Caso Moïse: os fatores que levam a tantos casos de linchamento no Brasil

O brutal assassinato do imigrante congolês Moïse Kabagambe por um grupo no Rio de Janeiro volta a colocar em atenção um tipo de violência que é constante no Brasil: o linchamento.

As características próprias desse caso “sugerem um alargamento dos motivos de linchamentos no Brasil”, diz o sociólogo José de Souza Martins, que estuda há 30 anos esse tipo de violência no país e é autor do livro Linchamentos – A Justiça Popular no Brasil.

Ele afirma que há agora motivações “que não correspondem ao que a tradição popular até há alguns anos considerava motivo para linchar. Esse caso envolve cobrar o débito por um trabalho realizado”, diz o sociólogo José de Souza Martins, que estuda há 30 anos esse tipo de violência no país.

Moïse, de 24 anos, foi espancado até a morte no dia 24 de janeiro, depois de cobrar o pagamento de diárias atrasadas no quiosque onde trabalhava na praia da Barra da Tijuca, zona oeste do Rio.
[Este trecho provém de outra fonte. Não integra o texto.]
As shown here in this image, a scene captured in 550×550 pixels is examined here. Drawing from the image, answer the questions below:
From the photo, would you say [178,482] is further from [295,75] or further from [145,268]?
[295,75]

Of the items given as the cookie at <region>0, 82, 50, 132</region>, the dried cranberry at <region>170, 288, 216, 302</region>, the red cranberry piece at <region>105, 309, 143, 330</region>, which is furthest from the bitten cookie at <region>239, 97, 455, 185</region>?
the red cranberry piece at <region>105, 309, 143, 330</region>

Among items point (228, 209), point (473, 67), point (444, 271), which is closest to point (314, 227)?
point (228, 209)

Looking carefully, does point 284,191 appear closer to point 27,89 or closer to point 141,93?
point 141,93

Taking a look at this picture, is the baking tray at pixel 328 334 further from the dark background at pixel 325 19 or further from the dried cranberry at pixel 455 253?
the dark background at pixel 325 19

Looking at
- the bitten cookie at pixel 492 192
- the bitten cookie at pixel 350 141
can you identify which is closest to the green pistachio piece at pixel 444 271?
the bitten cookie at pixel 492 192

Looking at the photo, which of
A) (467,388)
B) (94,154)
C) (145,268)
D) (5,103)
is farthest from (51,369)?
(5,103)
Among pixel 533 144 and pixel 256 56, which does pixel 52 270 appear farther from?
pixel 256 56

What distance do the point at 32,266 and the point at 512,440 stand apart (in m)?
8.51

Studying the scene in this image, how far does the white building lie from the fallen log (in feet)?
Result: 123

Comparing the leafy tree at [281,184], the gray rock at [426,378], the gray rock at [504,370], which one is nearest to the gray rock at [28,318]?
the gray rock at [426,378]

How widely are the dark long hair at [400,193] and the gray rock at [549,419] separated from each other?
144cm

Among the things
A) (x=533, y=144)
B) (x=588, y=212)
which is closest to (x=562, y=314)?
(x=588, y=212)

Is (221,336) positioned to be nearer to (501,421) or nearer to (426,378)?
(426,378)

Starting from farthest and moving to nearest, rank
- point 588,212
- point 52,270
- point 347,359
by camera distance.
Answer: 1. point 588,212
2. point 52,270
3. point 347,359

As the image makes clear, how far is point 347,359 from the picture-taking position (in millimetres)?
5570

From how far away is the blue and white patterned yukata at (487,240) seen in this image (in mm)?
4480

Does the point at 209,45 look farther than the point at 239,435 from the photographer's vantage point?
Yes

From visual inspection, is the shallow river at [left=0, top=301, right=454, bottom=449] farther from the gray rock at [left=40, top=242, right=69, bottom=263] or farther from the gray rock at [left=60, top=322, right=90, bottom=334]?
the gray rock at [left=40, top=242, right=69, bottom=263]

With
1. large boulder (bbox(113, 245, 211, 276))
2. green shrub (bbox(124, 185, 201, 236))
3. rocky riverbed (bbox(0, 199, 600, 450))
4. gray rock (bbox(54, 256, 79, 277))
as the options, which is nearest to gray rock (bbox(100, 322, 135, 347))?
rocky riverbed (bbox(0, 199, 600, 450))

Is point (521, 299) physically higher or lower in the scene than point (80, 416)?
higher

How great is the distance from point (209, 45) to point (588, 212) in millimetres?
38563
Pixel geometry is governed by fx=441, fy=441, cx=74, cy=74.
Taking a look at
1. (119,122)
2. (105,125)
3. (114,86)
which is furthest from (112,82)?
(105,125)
O sociólogo afirma que continua “monitorando, diariamente, essas ocorrências no Brasil. Hoje, há no país ao menos um linchamento ou tentativa por dia. No geral, dois ou três”.

“Mas o número pode ser maior”, diz.

“Isso tem ocorrido em vários países na América Latina, África e Ásia. Mesmo nos Estados Unidos, ainda que em escala muito pequena, ressurgiram os casos. Praticamente em todas essas áreas os linchamentos decorreram com frequência da violação de valores e costumes da tradição, morais ou religiosos”, afirma Souza Martins.

“No Brasil não tem sido diferente. Crenças populares tradicionais podem ser mais acentuadas como fator em uns países, como em Moçambique. Aqui temos tido casos do tipo, como foi o da dona de casa de Guarujá, suspeita de raptar crianças para magia negra. O que era completamente falso.”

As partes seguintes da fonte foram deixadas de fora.